Gaining Food Freedom with Comfort Food: Tips for New Moms
Guest Blog Written by Jordan Faith, Nutrition Intern
Craving comfort food is completely normal. Sometimes we just need a nice warm bowl of mac and cheese to truly satisfy our hunger and soul.
Especially now, when stress may be elevated and your favorite restaurant or take-out meal may not be an option, satisfying those cravings can be a struggle. Add on pregnancy or breastfeeding appetite changes and you can forget about it!
We shouldn’t feel guilty for wanting something that’s a little creamier or a little sweeter, but sometimes we do. As moms, we know the importance of nutrients not only for our children but also for our own health, so eating classic comfort food can make us feel like we’re failing. We are bombarded with messages from diet culture that reinforce this idea.
I want you to know that it’s perfectly okay to enjoy a cheesy entree or a side of fries. What’s important is that we honor what our bodies want and need. It is all about balance and eating foods that make us feel our best.
Maybe you don’t know whether you want comfort food or a more nutrient-dense meal. Why not choose both?
I’ve rounded up some recipes and tips that combine powerhouse nutrients with the comfort food you love so you don’t have to sacrifice your favorite foods.
Savory Comfort Food Recipes:
The pasta-bilities are endless when you combine flavorful pasta with veggies! This 30 minute recipe uses a peanut butter sauce, providing protein we need to grow healthy babies and support postpartum recovery. Boost the protein further by adding in tofu, egg, chicken, shrimp, or using a legume-based noodle! It’s also teeming with cabbage, peppers, snow peas, and carrots, for a colorful variety of vitamins and minerals.

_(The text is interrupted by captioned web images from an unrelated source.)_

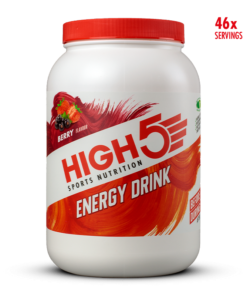 High5 Energy Drink 2.2kg Tub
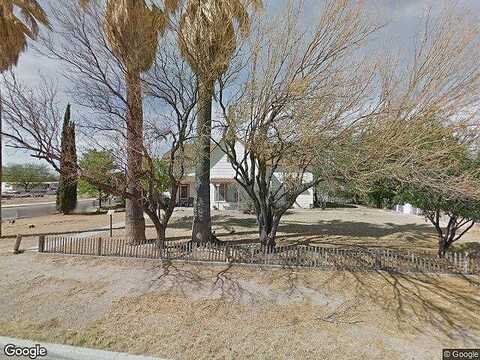 3Rd, BENSON, AZ 85602
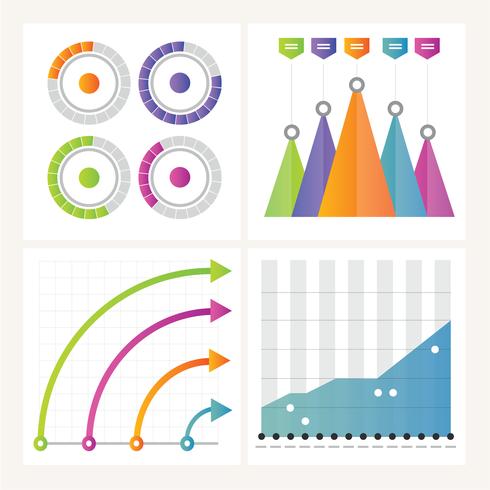 Vector Infographic Illustration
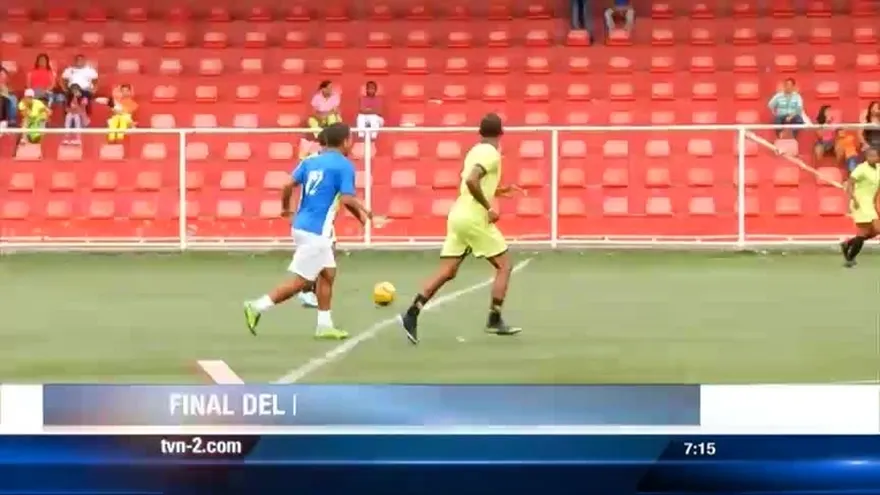 Todo sobre el 7mo torneo intercarcelario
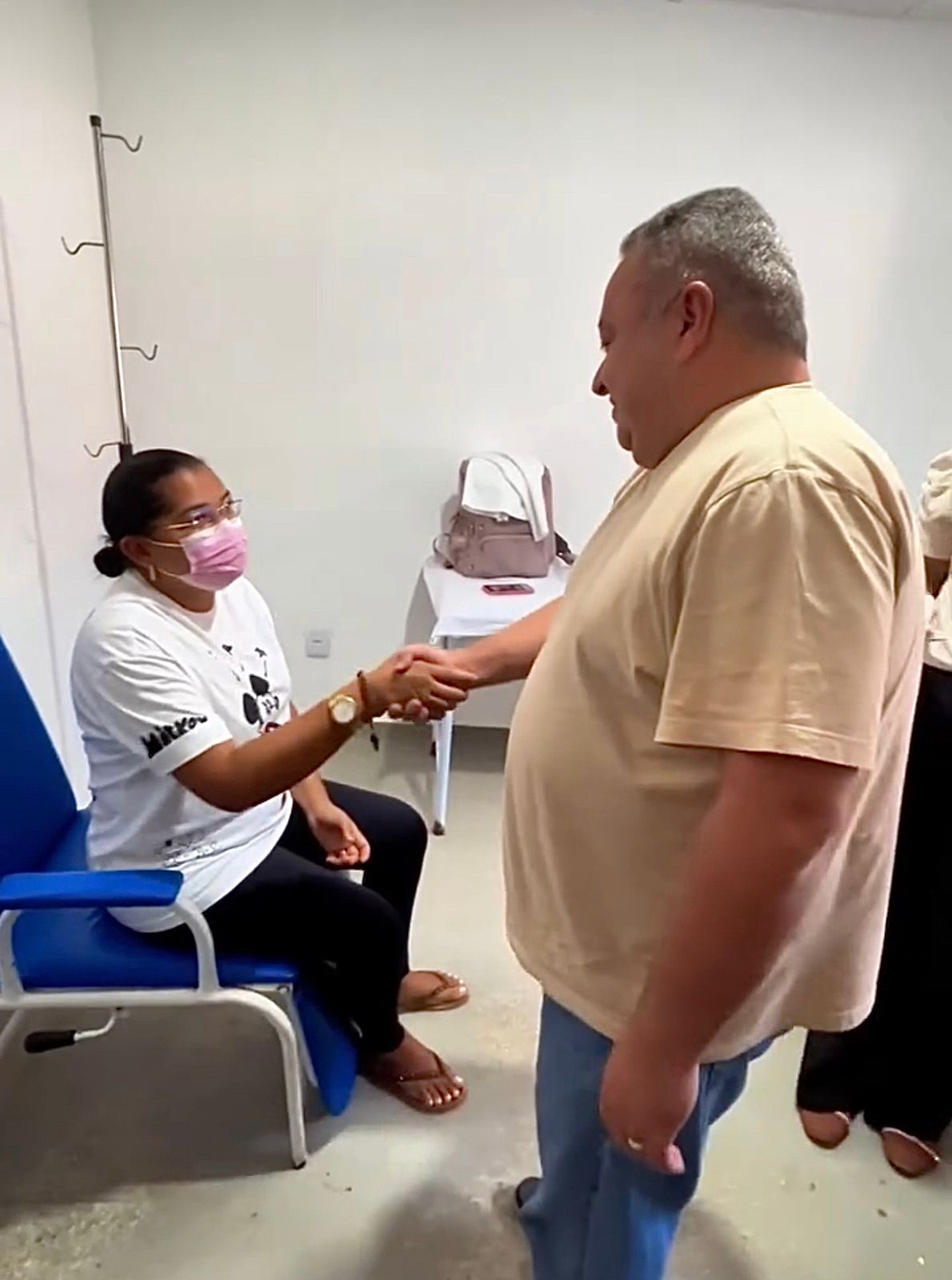 Ceará-Mirim conquista 4ª melhor posição em ranking de saúde do RN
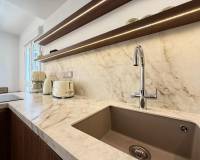 Venta - Apartamento - Orihuela - PLAYA LA GLEA
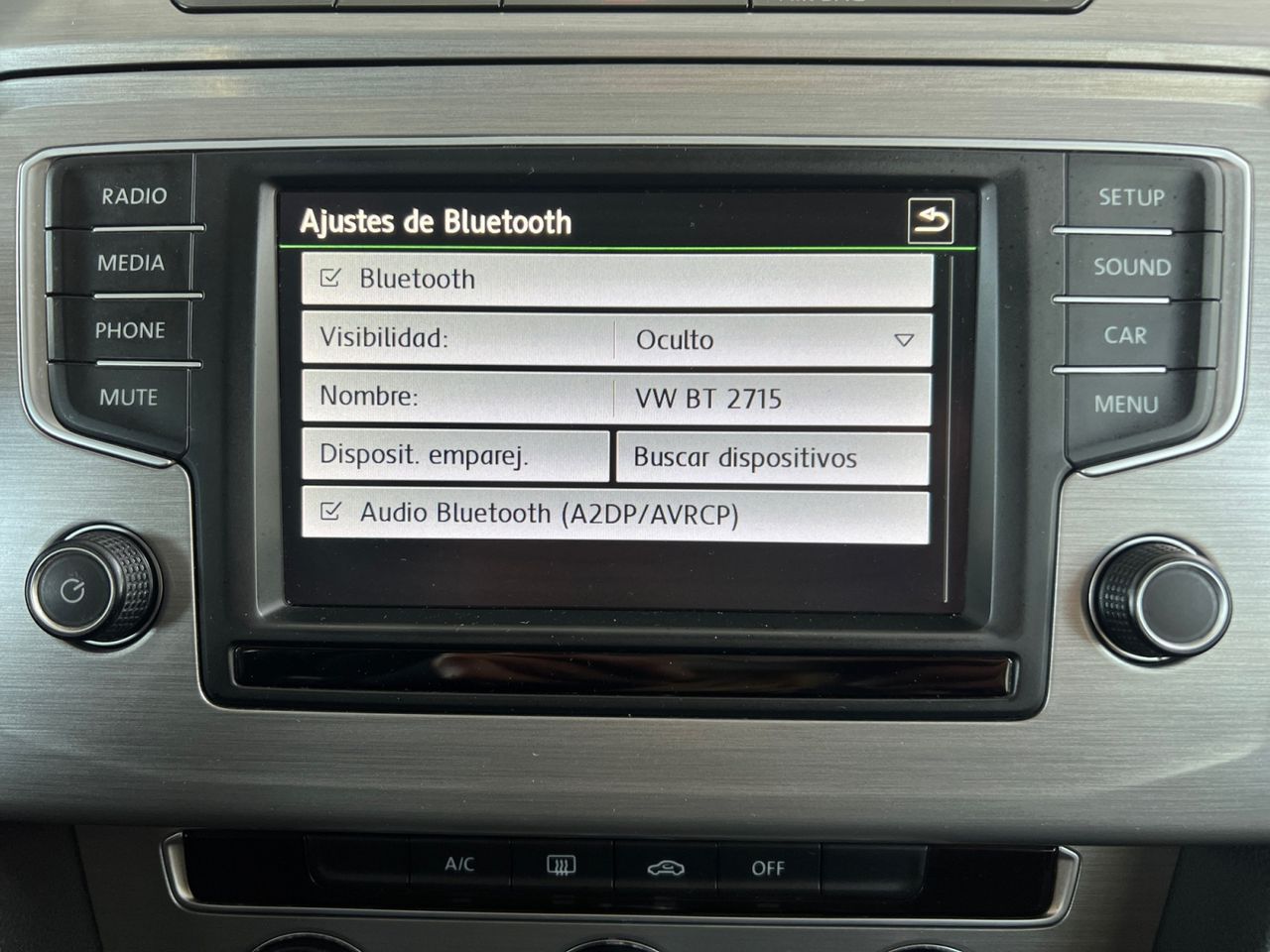 Volkswagen Passat Edition BMT - foto 16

Fried rice is the perfect side dish for any meal. This recipe swaps quinoa for rice, making it a great source of fiber, which aids in bowel regularity. The addition of edamame provides magnesium which helps regulate your body’s blood pressure and blood sugar, both of which can be common complications in pregnancy and postpartum. Pair it with your choice of protein (chicken, tofu, pork) for a filling, balanced meal.
Have you heard of chickpea flour? It’s a great swap for regular flour as it provides us with iron, a key nutrient in preventing iron deficiency anemia as well as aiding in postpartum recovery. AND you can enjoy it…as pizza!
If there’s one thing that is fun to make and even more enjoyable to eat, it’s pizza!
Is there anything an avocado can’t do? I’ve seen it in brownies, on toast, in salads, and now in mac and cheese! Avocado contains healthy fats and folate, which is a critical nutrient in pregnancy for the prevention of neural tube defects, anemia, and may be protective against preterm birth. Additionally, the nutritional yeast, which actually adds a cheesy taste to sauces, adds B vitamins that can play a key role in mood regulation.
Sweet Comfort Food Recipes:
Via Lively Table
Sometimes savory won’t do the trick. Maybe you just need dessert for dinner or a sweet snack to have. The sweetness in this recipe comes from dates which some studies suggest may help promote cervical ripening reducing the need for medically induced labor and may reduce the risk of postpartum hemorrhage. Throw some oats into the sweetness to add healthy carbohydrates for energy and B vitamins to aid in brain function (more energy, improved cognitive function, and chocolate? Yes please!)
Via Joy Bauer
Cookies for breakfast? Yes, you read that right. Packed with nutrients and chocolate, this recipe has it all. I bet you won’t even notice there are blueberries in it! And with those blueberries comes antioxidants that help strengthen your body’s immune system, which is essential during pregnancy and postpartum. Ideally, we don’t want to divert any energy away from the critical processes in these stages to fight any viruses, so immune system support is key.